Since you want to get in and out of your position on the same day, you need to run in minute mode. The code, as you've written it, will place the orders to buy in minute 5 of the day, and then fill it the next bar. It will place the orders to sell with 10 minutes left in the day, and fill in the next bar.

I think you need to look a bit closer at how you are defining your tradeable universe. Check out the fetcher documentation, and particularly you need to read the section titled "Using Fetcher to create a custom universe" and study the examples there.

Given that sample data you shared, I don't think your string match is really doing much of anything. Your universe is already being defined each day by your file. That string match is essentially only verifying something that you already know - the stock was added that day.
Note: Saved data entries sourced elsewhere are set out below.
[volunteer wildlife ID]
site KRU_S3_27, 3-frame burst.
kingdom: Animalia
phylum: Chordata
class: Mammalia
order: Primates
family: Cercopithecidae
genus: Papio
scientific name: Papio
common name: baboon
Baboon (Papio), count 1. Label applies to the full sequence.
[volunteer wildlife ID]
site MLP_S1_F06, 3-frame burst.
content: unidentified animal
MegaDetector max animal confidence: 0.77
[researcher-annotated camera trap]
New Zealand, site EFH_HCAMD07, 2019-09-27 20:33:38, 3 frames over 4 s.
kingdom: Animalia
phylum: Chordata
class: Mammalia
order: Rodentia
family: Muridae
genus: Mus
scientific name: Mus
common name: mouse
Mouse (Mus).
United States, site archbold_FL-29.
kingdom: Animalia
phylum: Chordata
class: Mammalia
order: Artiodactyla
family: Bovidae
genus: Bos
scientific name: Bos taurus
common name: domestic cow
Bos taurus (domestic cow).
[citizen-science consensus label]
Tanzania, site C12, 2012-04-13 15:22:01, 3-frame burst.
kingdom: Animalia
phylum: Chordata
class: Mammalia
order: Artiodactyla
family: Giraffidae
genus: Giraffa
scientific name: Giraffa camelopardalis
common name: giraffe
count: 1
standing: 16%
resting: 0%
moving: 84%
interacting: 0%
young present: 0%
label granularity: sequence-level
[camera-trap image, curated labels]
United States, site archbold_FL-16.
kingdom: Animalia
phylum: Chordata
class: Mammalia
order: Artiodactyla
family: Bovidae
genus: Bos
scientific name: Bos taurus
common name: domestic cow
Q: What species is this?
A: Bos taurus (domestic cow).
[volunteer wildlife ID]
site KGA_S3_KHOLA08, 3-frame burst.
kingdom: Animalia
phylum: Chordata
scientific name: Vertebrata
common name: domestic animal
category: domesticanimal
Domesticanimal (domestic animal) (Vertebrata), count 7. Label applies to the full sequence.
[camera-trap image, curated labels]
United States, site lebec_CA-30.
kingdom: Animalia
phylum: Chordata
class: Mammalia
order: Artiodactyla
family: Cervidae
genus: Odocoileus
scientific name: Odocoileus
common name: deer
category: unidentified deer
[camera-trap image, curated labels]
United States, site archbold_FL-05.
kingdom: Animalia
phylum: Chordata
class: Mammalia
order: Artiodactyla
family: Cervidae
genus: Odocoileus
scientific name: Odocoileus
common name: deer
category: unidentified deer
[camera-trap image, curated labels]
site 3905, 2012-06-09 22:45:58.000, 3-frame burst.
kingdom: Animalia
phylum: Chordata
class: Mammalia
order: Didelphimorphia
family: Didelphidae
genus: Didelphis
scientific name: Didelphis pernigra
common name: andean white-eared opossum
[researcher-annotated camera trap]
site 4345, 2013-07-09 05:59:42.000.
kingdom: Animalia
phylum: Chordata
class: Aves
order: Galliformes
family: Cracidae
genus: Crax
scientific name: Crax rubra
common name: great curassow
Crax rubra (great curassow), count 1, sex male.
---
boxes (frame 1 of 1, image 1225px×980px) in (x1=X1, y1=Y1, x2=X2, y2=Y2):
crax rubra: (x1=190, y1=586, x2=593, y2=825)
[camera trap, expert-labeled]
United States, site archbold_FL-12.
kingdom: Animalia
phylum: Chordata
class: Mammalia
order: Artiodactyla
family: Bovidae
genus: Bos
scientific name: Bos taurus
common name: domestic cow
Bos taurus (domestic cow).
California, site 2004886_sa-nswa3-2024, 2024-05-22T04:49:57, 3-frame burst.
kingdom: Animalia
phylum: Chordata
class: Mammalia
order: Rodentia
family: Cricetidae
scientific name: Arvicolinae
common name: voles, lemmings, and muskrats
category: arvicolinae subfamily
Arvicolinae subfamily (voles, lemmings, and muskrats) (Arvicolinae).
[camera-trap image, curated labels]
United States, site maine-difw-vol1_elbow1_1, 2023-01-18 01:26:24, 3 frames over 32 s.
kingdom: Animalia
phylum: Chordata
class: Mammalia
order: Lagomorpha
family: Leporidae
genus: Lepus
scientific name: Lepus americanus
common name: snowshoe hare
I think you should consider restructuring your data file. Think of each day as defining what your tradeable universe. What you actually do with the stock on a given day is a different parameter that you should also pass in - whether it's buy, hold, or sell.

Put differently, on Day 1 you can define Universe A, and then on Day 2 define Universe B, but you can't touch universe A on Day 2 - that universe is gone. What you need to do is define Universe (A+B) and load it on both Day 1 and Day 2, and then you can buy universe A on Day 1, and sell it on Day 2.